Saturday, 8 January 2011

Hotel du Lac by Anita Brookner

Back from a weekend in Geneva I decided to re-read this short novel and Booker prize winner, published in 1984.
A solitary writer takes time out staying at a hotel on Lake Geneva one late September, reflecting on past events and observing others staying at the hotel. This is Anita Brookner’s writing at its best: restrained, elegant, enigmatic.
Dressed for dinner in her Liberty silk smock, her long narrow feet tamed into plain kid pumps, Edith sought for ways of delaying the moment at which she would be forced to descend into the dining room and take her first meal in public. She even wrote a few paragraphs of 'Beneath the Visiting Moon', then on re-reading them, realised that she had used the same device in 'The Stone and the Star', and crossed them out.

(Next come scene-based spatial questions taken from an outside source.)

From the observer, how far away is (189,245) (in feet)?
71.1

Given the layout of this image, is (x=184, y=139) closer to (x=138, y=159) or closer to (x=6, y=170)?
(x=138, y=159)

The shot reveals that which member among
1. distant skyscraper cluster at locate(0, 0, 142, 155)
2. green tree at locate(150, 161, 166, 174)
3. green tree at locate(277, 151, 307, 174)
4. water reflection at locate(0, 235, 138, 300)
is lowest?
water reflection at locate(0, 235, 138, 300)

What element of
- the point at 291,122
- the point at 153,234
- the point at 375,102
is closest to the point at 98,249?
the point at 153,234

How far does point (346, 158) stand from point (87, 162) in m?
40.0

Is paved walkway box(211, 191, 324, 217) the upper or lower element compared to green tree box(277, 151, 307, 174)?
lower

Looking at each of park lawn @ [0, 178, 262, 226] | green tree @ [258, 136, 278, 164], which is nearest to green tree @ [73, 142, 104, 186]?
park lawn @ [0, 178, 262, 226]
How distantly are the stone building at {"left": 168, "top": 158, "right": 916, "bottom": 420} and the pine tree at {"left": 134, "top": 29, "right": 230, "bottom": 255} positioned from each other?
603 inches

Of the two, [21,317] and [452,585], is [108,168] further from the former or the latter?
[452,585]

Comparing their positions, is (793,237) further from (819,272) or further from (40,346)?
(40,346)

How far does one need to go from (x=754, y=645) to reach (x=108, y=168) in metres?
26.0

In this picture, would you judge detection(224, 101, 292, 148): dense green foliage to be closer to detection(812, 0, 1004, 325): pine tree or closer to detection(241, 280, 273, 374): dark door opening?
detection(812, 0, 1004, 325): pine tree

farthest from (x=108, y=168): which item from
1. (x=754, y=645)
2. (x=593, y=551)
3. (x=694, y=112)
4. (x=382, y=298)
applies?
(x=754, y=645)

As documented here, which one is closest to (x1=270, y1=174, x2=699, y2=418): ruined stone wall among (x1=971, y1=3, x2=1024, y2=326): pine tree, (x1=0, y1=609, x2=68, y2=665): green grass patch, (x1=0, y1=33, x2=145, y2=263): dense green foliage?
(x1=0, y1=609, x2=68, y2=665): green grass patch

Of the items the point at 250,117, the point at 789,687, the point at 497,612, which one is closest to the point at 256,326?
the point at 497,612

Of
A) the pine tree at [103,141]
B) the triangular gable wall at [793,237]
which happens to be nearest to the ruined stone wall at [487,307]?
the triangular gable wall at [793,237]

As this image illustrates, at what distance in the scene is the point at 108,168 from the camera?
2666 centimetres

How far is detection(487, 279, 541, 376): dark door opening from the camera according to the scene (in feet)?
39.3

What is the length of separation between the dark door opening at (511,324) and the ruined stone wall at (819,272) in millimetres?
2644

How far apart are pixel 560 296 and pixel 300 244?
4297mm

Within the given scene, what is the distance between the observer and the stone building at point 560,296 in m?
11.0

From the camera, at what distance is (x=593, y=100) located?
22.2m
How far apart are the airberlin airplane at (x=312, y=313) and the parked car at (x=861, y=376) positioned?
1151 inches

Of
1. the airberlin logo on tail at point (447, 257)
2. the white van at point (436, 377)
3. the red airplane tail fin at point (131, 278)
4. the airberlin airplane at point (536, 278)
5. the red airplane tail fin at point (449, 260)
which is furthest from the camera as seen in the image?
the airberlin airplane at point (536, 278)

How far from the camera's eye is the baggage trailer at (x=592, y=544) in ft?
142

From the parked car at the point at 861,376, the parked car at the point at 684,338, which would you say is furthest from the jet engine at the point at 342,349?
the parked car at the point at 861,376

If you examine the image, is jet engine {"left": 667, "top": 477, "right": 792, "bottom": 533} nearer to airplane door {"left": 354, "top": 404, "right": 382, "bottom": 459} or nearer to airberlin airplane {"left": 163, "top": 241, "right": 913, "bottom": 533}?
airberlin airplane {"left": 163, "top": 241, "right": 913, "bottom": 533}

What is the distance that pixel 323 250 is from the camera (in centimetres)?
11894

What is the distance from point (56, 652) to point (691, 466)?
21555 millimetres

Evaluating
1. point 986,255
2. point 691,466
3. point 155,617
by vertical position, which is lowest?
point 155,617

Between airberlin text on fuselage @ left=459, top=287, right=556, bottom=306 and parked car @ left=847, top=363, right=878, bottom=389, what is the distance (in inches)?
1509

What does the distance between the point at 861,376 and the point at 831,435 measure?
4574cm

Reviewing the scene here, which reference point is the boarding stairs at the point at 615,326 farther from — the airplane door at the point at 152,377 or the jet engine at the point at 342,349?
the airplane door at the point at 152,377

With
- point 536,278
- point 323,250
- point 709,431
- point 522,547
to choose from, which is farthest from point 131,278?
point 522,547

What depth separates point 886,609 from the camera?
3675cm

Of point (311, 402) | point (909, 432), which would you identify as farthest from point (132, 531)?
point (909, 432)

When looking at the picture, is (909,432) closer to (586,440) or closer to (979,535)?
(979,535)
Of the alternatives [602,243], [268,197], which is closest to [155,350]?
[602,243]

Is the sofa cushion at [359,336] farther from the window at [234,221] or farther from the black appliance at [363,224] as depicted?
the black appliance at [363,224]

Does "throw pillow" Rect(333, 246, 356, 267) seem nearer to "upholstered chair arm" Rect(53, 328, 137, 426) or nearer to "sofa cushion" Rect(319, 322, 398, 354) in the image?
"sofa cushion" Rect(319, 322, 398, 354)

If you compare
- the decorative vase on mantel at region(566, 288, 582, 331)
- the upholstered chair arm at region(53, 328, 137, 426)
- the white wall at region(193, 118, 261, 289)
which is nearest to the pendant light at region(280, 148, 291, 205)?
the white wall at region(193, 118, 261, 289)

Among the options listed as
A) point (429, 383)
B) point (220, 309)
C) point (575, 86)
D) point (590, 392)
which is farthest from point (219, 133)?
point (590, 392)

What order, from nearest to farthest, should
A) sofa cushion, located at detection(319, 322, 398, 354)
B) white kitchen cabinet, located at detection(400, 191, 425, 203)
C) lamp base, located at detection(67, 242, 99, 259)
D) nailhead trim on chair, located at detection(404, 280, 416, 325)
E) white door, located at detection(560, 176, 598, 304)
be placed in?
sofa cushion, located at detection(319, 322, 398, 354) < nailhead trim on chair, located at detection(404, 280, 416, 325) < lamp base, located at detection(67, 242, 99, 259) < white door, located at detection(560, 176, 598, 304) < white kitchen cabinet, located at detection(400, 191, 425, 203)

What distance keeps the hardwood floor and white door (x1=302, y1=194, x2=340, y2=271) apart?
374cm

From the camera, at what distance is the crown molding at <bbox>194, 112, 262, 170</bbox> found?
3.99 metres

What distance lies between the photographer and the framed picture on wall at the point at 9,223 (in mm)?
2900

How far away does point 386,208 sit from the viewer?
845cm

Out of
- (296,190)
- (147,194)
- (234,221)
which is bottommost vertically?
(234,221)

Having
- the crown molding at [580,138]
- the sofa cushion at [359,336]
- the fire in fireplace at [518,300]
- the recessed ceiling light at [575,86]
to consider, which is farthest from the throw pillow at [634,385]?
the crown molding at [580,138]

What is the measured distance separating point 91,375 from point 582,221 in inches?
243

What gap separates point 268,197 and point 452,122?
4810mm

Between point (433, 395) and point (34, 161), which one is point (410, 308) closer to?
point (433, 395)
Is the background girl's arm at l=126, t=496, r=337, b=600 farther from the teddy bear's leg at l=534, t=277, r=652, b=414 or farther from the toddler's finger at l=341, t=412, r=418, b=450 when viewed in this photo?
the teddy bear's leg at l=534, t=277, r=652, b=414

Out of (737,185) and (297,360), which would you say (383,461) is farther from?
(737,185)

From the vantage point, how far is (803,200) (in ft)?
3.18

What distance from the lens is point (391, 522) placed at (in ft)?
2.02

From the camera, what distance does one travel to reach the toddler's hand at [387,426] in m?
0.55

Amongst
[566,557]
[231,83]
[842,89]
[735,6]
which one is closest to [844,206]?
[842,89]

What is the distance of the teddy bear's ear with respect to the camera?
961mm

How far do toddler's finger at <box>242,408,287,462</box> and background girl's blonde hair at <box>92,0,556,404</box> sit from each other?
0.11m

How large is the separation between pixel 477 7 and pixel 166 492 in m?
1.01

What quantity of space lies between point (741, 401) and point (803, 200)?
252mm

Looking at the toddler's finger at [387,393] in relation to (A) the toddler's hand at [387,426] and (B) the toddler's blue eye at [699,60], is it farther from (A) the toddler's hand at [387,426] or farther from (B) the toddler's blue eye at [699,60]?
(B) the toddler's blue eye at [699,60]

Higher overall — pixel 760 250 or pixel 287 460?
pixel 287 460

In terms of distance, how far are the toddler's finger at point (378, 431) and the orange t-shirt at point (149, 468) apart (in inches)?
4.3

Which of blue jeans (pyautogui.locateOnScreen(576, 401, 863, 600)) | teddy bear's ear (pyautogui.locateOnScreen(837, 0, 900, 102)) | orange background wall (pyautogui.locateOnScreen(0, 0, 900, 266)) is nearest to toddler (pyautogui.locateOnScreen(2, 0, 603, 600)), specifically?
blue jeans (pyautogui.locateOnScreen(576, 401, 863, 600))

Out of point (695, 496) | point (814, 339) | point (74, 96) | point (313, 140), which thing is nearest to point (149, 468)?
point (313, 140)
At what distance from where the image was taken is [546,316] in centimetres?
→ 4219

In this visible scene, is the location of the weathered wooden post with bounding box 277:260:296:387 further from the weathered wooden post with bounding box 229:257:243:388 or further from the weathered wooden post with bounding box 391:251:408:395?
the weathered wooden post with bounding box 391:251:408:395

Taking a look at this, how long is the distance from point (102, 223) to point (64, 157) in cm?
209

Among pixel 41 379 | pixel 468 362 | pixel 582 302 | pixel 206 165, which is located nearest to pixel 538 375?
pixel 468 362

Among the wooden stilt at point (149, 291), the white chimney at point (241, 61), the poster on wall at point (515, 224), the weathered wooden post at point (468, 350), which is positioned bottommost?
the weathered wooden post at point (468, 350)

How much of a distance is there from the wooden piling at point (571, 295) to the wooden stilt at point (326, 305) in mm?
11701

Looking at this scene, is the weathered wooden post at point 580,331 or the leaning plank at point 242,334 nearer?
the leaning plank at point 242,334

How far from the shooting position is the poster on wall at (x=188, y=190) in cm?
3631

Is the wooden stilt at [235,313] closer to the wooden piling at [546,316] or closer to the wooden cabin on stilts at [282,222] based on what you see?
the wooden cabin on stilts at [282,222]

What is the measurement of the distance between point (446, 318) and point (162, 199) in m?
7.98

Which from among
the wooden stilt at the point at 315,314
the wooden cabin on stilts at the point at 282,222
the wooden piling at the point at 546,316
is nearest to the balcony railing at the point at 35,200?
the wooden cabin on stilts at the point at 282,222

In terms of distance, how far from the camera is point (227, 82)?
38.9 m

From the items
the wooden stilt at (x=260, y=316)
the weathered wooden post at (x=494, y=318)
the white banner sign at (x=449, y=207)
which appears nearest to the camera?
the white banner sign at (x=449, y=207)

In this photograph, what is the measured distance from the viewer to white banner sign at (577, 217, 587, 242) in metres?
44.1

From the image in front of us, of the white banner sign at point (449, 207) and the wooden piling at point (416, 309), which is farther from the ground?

She recalls a conversation with her agent discussing the changing romantic market, saying that women still prefer ‘the old myths’. ‘They want to believe that they are going to be discovered, looking their best, behind closed doors, just when they thought that all was lost, by a man who has battled across continents, abandoning whatever he may have had in his in-tray, to reclaim them. Ah! If only it were true…’
‘Now you will notice, Harold, that in my books it is the mouse-like unassuming girl who gets the hero… this is a lie, of course. In real life it is the hare who wins. Every time.’
‘In life, I mean. Never in fiction. At least not in my kind of fiction.’
Edith’s solitary existence is upset by the presence of Mr. Neville and she is forced to consider her future.
One rainy day, when I have time to spare, I will gather up all my second-hand copies of Anita Brookner’s novels and work my way through them, slowly, methodically teasing out her detailed descriptions of characters and places. I am in no rush; it is a project I am content to savour.